Meet Chani Lifshitz, the Chabad shluchah in Kathmandu, Nepal
etween narrow and crowded streets in the heart of Kathmandu, Nepal’s capital, is a Chabad House — a Jewish oasis amid a sea of Buddhist and Hindu structures. Chani Lifshitz and her husband, Chezi, have been the shluchim here for 24 years. “We arrived here as a young couple with a ten-month-old baby,” Chani says. “I was twenty-two and my husband Chezi was twenty-five.” Spiritually, everything around us was a barren wilderness.” (Today, Chani is a mother to six children aged nine to twenty-five, bli ayin hara.)
Unlike in many places around the world, there’s no permanent Jewish community in Kathmandu. Instead, around 25,000 Jewish backpackers pass through annually, most of them Israelis after their military service. “We built everything here with our own hands,” Chani says. “With a vision to provide a Jewish home for every backpacker, we started with a minyan and shiurim, and eventually established a private school for our children with teachers from Israel.”
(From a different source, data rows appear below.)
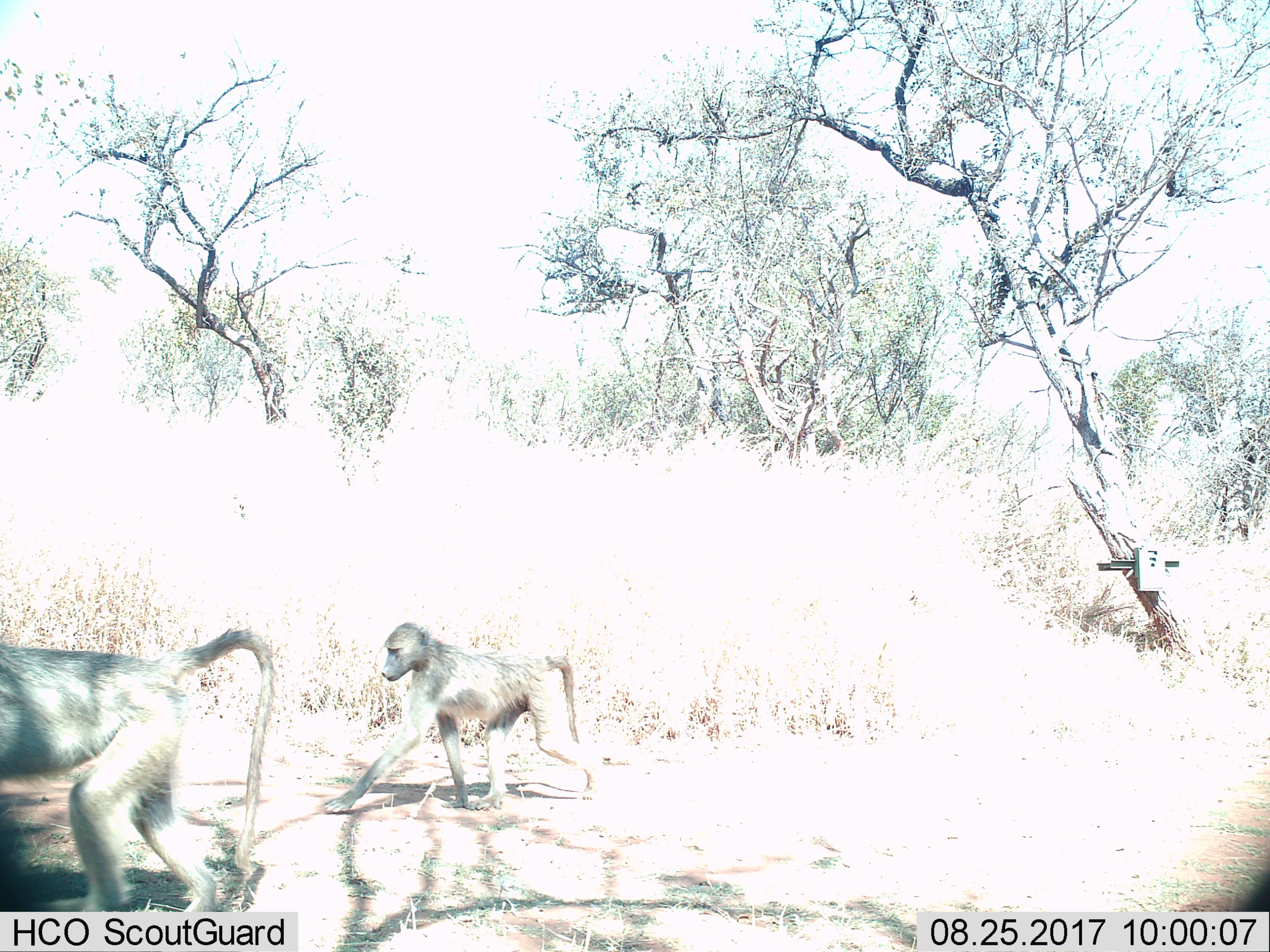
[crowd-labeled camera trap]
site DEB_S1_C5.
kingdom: Animalia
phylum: Chordata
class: Mammalia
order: Primates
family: Cercopithecidae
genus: Papio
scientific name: Papio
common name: baboon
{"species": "baboon (Papio)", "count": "2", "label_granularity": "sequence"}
“We live in an exotic, mountainous place somewhere between India and China. A large part of Nepal’s territory is made up of the Himalayas, which includes Mount Everest,” Chani explains. Young backpackers from all backgrounds and sectors of Israeli society arrive at the Lifshitz home, searching not only for the world’s tallest peak, but also for themselves.
“The backpackers fill our house every day, all day long,” Chani says with a smile, “and we’re here for them for whatever they need.”